▶ TEXT SECTION:
Abstract of the Talk: Role of Social Media in Social Protest Cycles
(Monideepa Tarafdar and Deepa K. Ray [December 2021 Issue, Information Systems Research])

Contemporary social media-fueled social protest is self-organized, rapidly dynamic, decentralized, constitutes vast populations, and is shaped by multiple and concurrent channels of information flows. Who can forget the powerful images of the many different social media-fueled protests, across the world, from 2018 through early 2021? Such protest activity is captured in the concept of ‘social protest cycles’, which are short periods of intense and contentious protest activity characterized by temporal dynamics, a large repertoire of protest action, confrontation and potential violence, and possible institutional action. They are the micro-foundations of long-term social movements. We conceptualize the social media-enabled social protest cycle as an assemblage having social (e.g., people, elected leaders, police, judges, etc.) and technical (social media applications, online petition applications etc.) components and analyze how it transforms through performative intra-actions. The empirical context is a social media-enabled social protest cycle that emerged following a fatal rape incident in New Delhi, India. Through mixed-methods analysis of longitudinal netnographic data collected from simultaneous protest activity on Twitter, Facebook, YouTube, online blogs, and newspaper websites, we theorize three intra-actions - Consolidation, Expansion, and Intensification - and explain how they transform the social protest cycle over time. The paper contributes to the IS literature that studies social media-enabled social protest action.

▶ INSTRUCTIONS TO FOLLOW:
What three intra-actions does the abstract on social protest cycles say the authors theorize? The lines that follow are separate from the abstract.

▶ SUPPLIED MATERIAL:
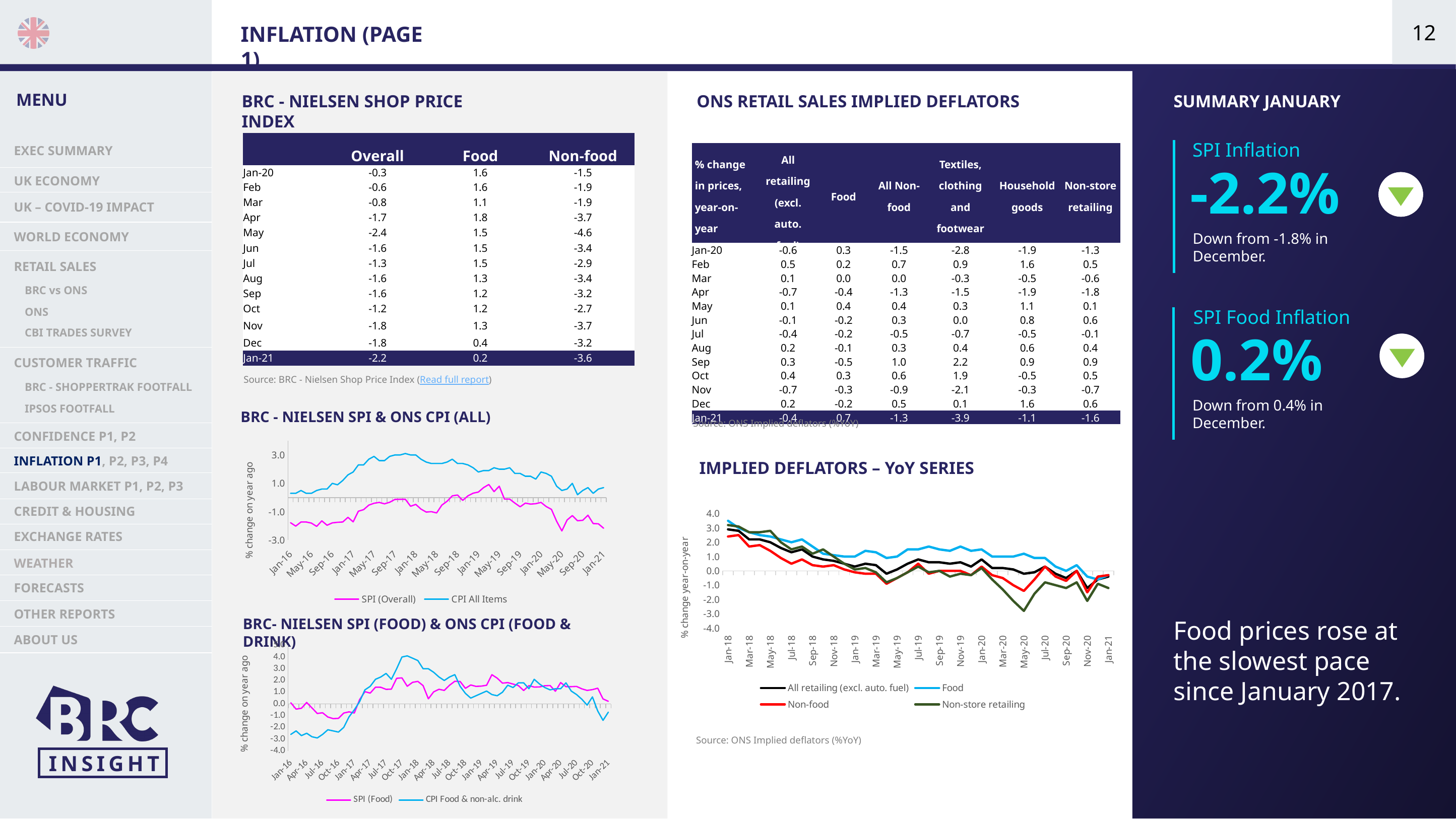
In the 'IMPLIED DEFLATORS – YoY SERIES' chart, which series is lowest at May-20? Non-store retailing In the 'BRC- NIELSEN SPI (FOOD) & ONS CPI (FOOD & DRINK)' chart, is the CPI Food & non-alc. drink value at Jan-18 greater or less than 3.0? greater In the 'BRC - NIELSEN SPI & ONS CPI (ALL)' chart, does the CPI All Items line rise or fall from Jan-18 to Jan-21? Fall What are the two legend entries of the 'BRC- NIELSEN SPI (FOOD) & ONS CPI (FOOD & DRINK)' chart? SPI (Food) and CPI Food & non-alc. drink How many series does the legend of the 'BRC - NIELSEN SPI & ONS CPI (ALL)' chart list? 2 In the 'BRC - NIELSEN SPI & ONS CPI (ALL)' chart, is the CPI All Items value at Jan-18 greater or less than 1.0? greater In the 'BRC - NIELSEN SPI & ONS CPI (ALL)' chart, is the SPI (Overall) value at Jan-16 greater or less than -1.0? less In the 'IMPLIED DEFLATORS – YoY SERIES' chart, does the Food line rise or fall from Jan-18 to Jan-21? Fall What kind of chart is the 'BRC - NIELSEN SPI & ONS CPI (ALL)' chart? Line chart How many series does the legend of the 'IMPLIED DEFLATORS – YoY SERIES' chart list? 4 In the 'BRC - NIELSEN SPI & ONS CPI (ALL)' chart, which series is higher at Jan-18, SPI (Overall) or CPI All Items? CPI All Items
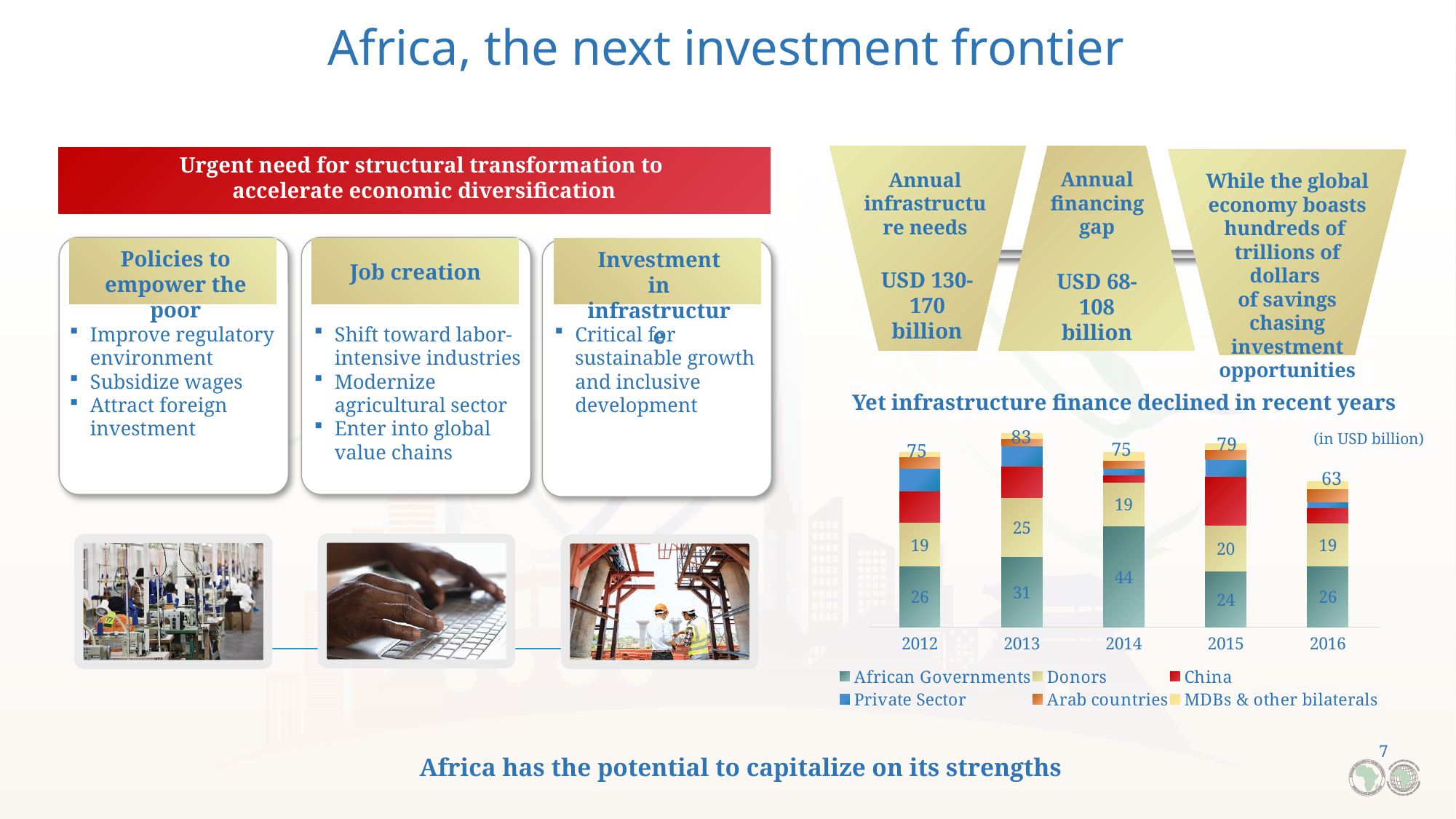
How many years are shown on the x axis of the chart? 5 What is the value for Donors in 2013? 25 Which year has the highest total infrastructure finance? 2013 What is the total infrastructure finance shown for 2013? 83 What is the value for African Governments in 2014? 44 What is the difference between the African Governments value in 2013 and in 2012? 5 What is the difference between the total for 2013 and the total for 2016? 20 In what unit are the chart values expressed? USD billion What type of chart is shown under the heading 'Yet infrastructure finance declined in recent years'? Stacked bar chart Which is larger, the African Governments value in 2014 or in 2015? 2014 Which year has the lowest total infrastructure finance? 2016 How many series does the chart legend list? 6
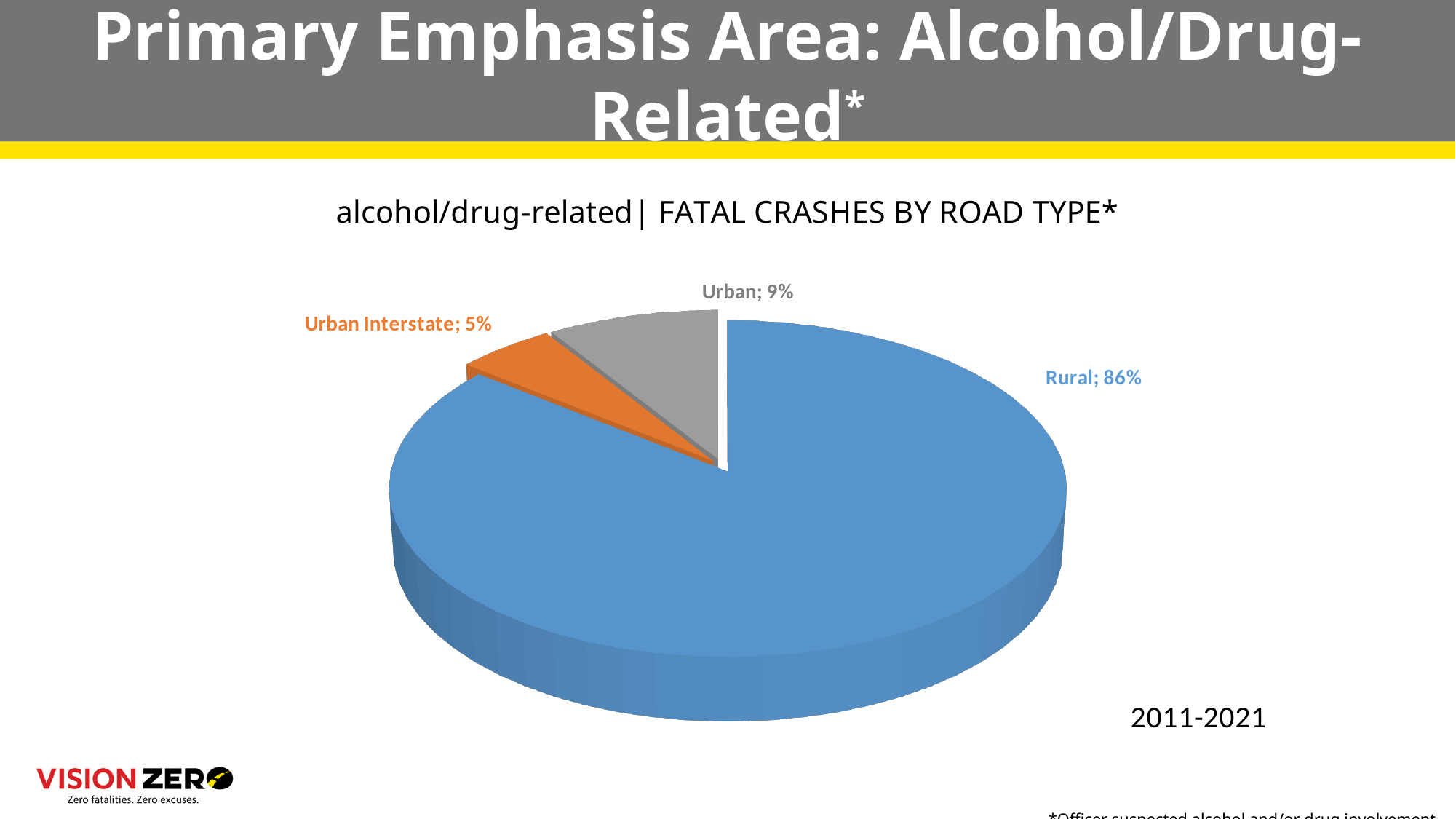
What is the title of the chart? alcohol/drug-related | FATAL CRASHES BY ROAD TYPE* What share of alcohol/drug-related fatal crashes occurred on Urban Interstate roads? 5% What share of alcohol/drug-related fatal crashes occurred on Urban roads? 9% What kind of chart is shown on the slide? Pie chart Which road type has the smallest share of alcohol/drug-related fatal crashes? Urban Interstate What is the difference in percentage points between the Rural share and the Urban share? 77 What share of alcohol/drug-related fatal crashes occurred on Rural roads? 86% How many road type categories are shown in the pie chart? 3 Which road type has the largest share of alcohol/drug-related fatal crashes? Rural Which has a larger share of alcohol/drug-related fatal crashes, Urban or Urban Interstate? Urban What is the difference in percentage points between the Urban share and the Urban Interstate share? 4 What time period does the chart cover? 2011-2021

▶ WRITTEN SOLUTION:
Consolidation, Expansion, and Intensification.